Für die Phantasielosen wie ich es einer bin ;-)


----------



## benzinkanister (16. April 2014)

@Stefan.Stark 
schau mal, ich glaub wenn du den einen Knick wegmachst / entschärfst (gestrichelte rote Linie links) und in der rechten Ansicht auch die Kante etwas entschärfst (blaue linie rechts) siehts immer noch noch nach Carver aus, ist aber nicht mehr so arg kantig.






Gruß


----------



## veraono (16. April 2014)

Merlin7 schrieb:


> Ist doch bei carbon gerade der Trick über volumen und Fläche zu arbeiten.
> 
> das zu löchern wäre doof.


Macht Sinn, hatte das mit dem Carbon nicht bedacht. Organischere Formen und geschwungene Linien (so wie in dem 2. Entwurf den ich gepostet hab oder in dem vom Foreigner) finde ich auch wesentlich harmonischer, vor allem da die Wippe so ein herausgestelltes, zentrales  Element in dem Rahmen ist.
Den Versuch die Wippe an die Rohrverläufe anzupassen finde ich sehr unpassend, dafür ist sie zu zentral im Rahmen und weicht zu stark von den Rohrverläufen ab (aber warum ist denn eine Wippe als optisches Element schlecht, wir wollen ja kein Liteville 301 sondern ein echtes Fully ).


----------



## arghlol (17. April 2014)

veraono schrieb:


> Den Versuch die Wippe an die Rohrverläufe anzupassen finde ich sehr unpassend, dafür ist sie zu zentral im Rahmen und weicht zu stark von den Rohrverläufen ab (aber warum ist denn eine Wippe als optisches Element schlecht, wir wollen ja kein Liteville 301 sondern ein echtes Fully ).

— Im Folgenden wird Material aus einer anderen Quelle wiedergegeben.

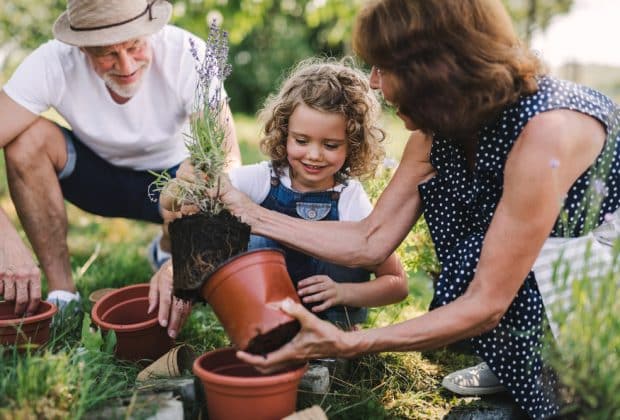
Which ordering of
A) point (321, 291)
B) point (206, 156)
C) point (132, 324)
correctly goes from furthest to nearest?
point (132, 324) < point (321, 291) < point (206, 156)

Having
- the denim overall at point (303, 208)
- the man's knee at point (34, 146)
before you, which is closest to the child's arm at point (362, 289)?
the denim overall at point (303, 208)

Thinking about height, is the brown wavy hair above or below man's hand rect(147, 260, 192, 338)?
above

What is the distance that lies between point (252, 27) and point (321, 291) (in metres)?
8.29

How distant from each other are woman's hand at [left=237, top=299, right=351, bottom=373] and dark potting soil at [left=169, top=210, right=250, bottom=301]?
0.28 meters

Die Wippe wird man wegen ihrer Dimensionen und Aufhängepunkte ohnehin nicht verstecken können, da braucht man glaube ich keine Angst haben ;-)
Die momentanen Entwürfe sträuben sich in der Oberfächenstruktur (glatt vs kantig) *und* der Form (geschwungen vs geknickt) gegen den Rahmen.
Ich könnte mir vorstellen, wenn man eins von beiden an den Rahmen anpasst, dass die schon deutlich weniger wie ein Fremdkörper im Rahmen wirkt.


----------



## foreigner (17. April 2014)

benzinkanister schrieb:


> schau mal, ich glaub wenn du den einen Knick wegmachst / entschärfst (gestrichelte rote Linie links) und in der rechten Ansicht auch die Kante etwas entschärfst (blaue linie rechts) siehts immer noch noch nach Carver aus, ist aber nicht mehr so arg kantig.
> [IMG]https://dl.dropboxusercontent.com/u/2026063/wippe_sl_01.png[/IMG]
> Gruß


 

Im Prinzip bin ich hie bei dir. Aber: beides dürfte sehr stark die Dämpferfreiheit bei großen, voluminösen Dämpfern einschränken. Denken wir mal an CCDB Air, Bos Vois, Vivid Air, ... . Das dann noch in 222mm. Also, von daher ist dann Stephans Version schon gut.

Entschuldigung wenn ich das so sage, aber den "Wippenvorschlag" von Hasifisch finde optisch ganz, ganz schlimm. Bitte so nicht.

@Stefan.Stark[/USER]:
Die zweite Version der Wippe ist gut und kann aus meiner Sicht gerne so bleiben. Der geänderte Mittelsteg ist viel schöner.
Andere Frage: Wie kommen wir mit der Geo jetzt mal zu Potte?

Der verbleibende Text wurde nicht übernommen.